:: To-do list ::
1 - From the GitLab pipeline post below, print the stretch from "By doing so, a" through "running the container." word for word.
2 - According to the GitLab pipeline post below, where will the Docker images built by the shared Runners be stored?

**** Document text

In previous posts, we have provisioned an Oracle Compute Linux VM and deployed a simple helloworld Django app to it. We then ran the app as a Docker container . To streamline our workflow, we also identified an integrated platform to store both our code and container image.

Now let’s build on top of this progress to migrate our existing containerized application workflow to a fully automated CI/CD pipeline using GitLab. In this post, we will

  • switch pushing code from Github to Gitlab
  • use Gitlab CI/CD Pipeline (similar to Githab Actions) and shared Runners to build Docker images and store them in the GitLab Container Registry
  • use self-hosted Runners to deploy freshly built images to our Linux VM

By doing so, a developer only needs to push changes to a Gitlab project repo, and the Pipeline will take care of building and deploying. This involves just 1 step and beats our previous setup of pushing changes to Github, building image manually in dev box and pushing to Docker Hub, then pulling the image from VM and manually running the container.

Let’s go!

********
**** Material provided

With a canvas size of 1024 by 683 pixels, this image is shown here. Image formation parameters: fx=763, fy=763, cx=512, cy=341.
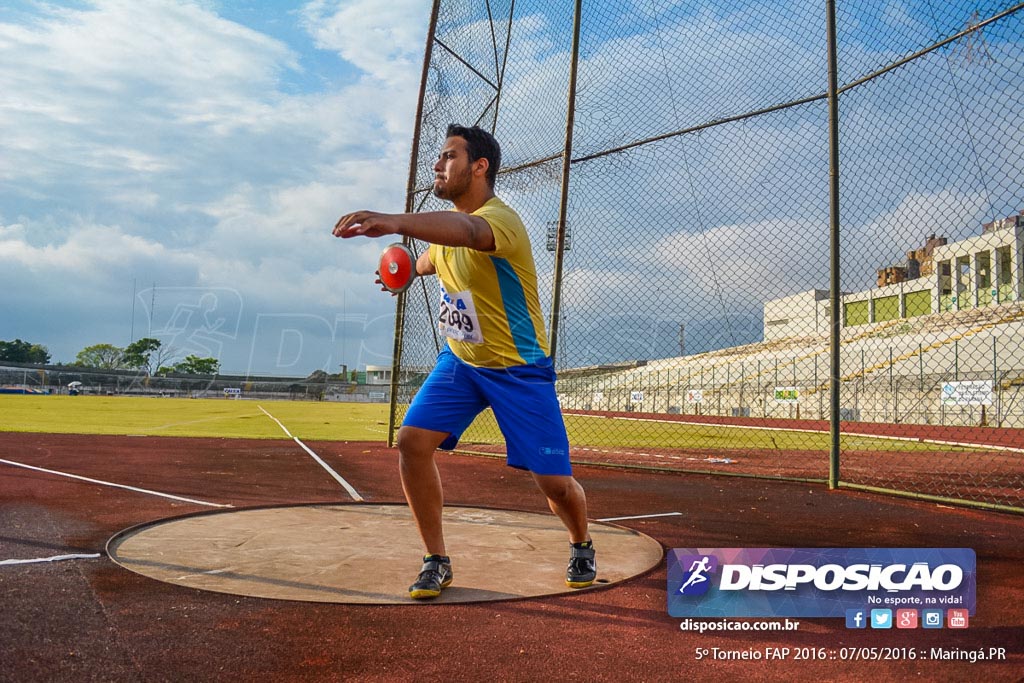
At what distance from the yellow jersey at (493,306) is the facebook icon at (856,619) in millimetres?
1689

********

:: Written responses ::
1 -
By doing so, a developer only needs to push changes to a Gitlab project repo, and the Pipeline will take care of building and deploying. This involves just 1 step and beats our previous setup of pushing changes to Github, building image manually in dev box and pushing to Docker Hub, then pulling the image from VM and manually running the container.

2 - In the GitLab Container Registry.